* [GIVEN INSTRUCTION] Repeat the records below word for word, leaving out the pictures.

Spatial questions based on pictures:
------------------------------

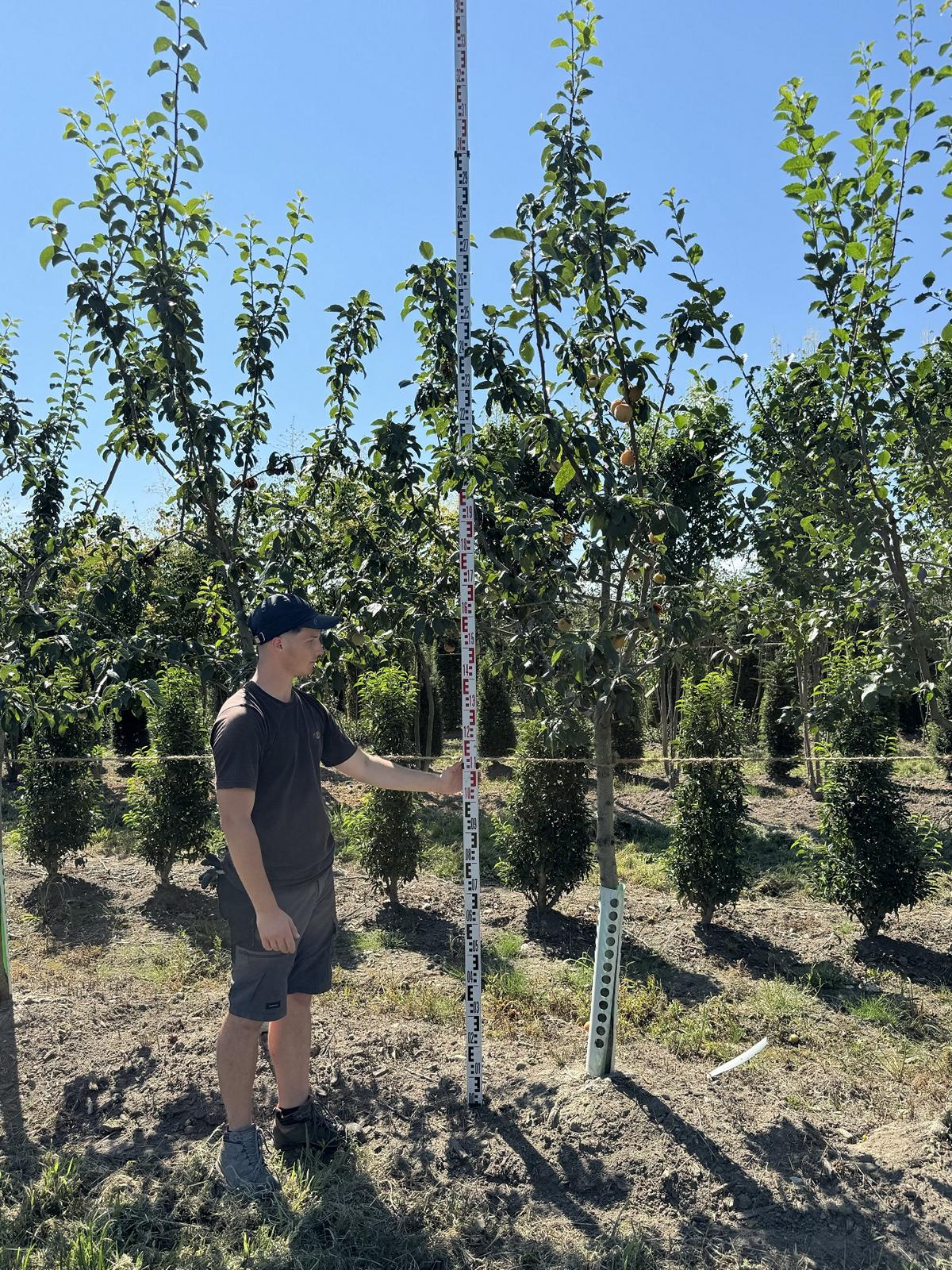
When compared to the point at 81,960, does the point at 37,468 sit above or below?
above

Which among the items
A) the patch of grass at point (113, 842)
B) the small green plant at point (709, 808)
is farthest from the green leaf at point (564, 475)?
the patch of grass at point (113, 842)

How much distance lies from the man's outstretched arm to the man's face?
41 centimetres

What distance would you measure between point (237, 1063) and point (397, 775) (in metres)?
0.99

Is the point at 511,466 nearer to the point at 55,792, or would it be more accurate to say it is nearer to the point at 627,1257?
the point at 627,1257

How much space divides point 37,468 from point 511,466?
3358 millimetres

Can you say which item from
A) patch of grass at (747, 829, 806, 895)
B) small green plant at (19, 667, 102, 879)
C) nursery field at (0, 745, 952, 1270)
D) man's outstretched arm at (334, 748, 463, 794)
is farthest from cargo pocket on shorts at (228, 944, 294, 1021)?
patch of grass at (747, 829, 806, 895)

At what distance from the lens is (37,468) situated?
17.1 feet

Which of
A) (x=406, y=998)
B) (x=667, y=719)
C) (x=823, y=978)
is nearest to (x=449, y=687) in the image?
(x=667, y=719)

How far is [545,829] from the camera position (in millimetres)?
6309

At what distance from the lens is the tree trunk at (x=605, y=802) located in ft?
11.3

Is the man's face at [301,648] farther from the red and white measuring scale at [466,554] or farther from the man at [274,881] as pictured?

------------------------------

* [RESULT FOR THIS TASK]
When compared to the point at 81,960, does the point at 37,468 sit above or below?
above

Which among the items
A) the patch of grass at point (113, 842)
B) the small green plant at point (709, 808)
is farthest from the green leaf at point (564, 475)?
the patch of grass at point (113, 842)

How much distance lies from the man's outstretched arm to the man's face?
41 centimetres

What distance would you measure between point (237, 1063) and point (397, 775) (in metres)?
0.99

Is the point at 511,466 nearer to the point at 55,792, or would it be more accurate to say it is nearer to the point at 627,1257?
the point at 627,1257

How much space divides point 37,468 from point 511,466?
3358 millimetres

Can you say which item from
A) patch of grass at (747, 829, 806, 895)
B) small green plant at (19, 667, 102, 879)
C) nursery field at (0, 745, 952, 1270)
D) man's outstretched arm at (334, 748, 463, 794)
is farthest from cargo pocket on shorts at (228, 944, 294, 1021)?
patch of grass at (747, 829, 806, 895)

At what distance from the lens is (37,468) situated?
17.1 feet

Which of
A) (x=406, y=998)
B) (x=667, y=719)
C) (x=823, y=978)
is nearest to (x=449, y=687) in the image?
(x=667, y=719)

How far is [545,829] from the camera position (in millimetres)?
6309

At what distance from the lens is the tree trunk at (x=605, y=802) located in ft?
11.3

Is the man's face at [301,648] farther from the red and white measuring scale at [466,554] or farther from the man at [274,881] as pictured?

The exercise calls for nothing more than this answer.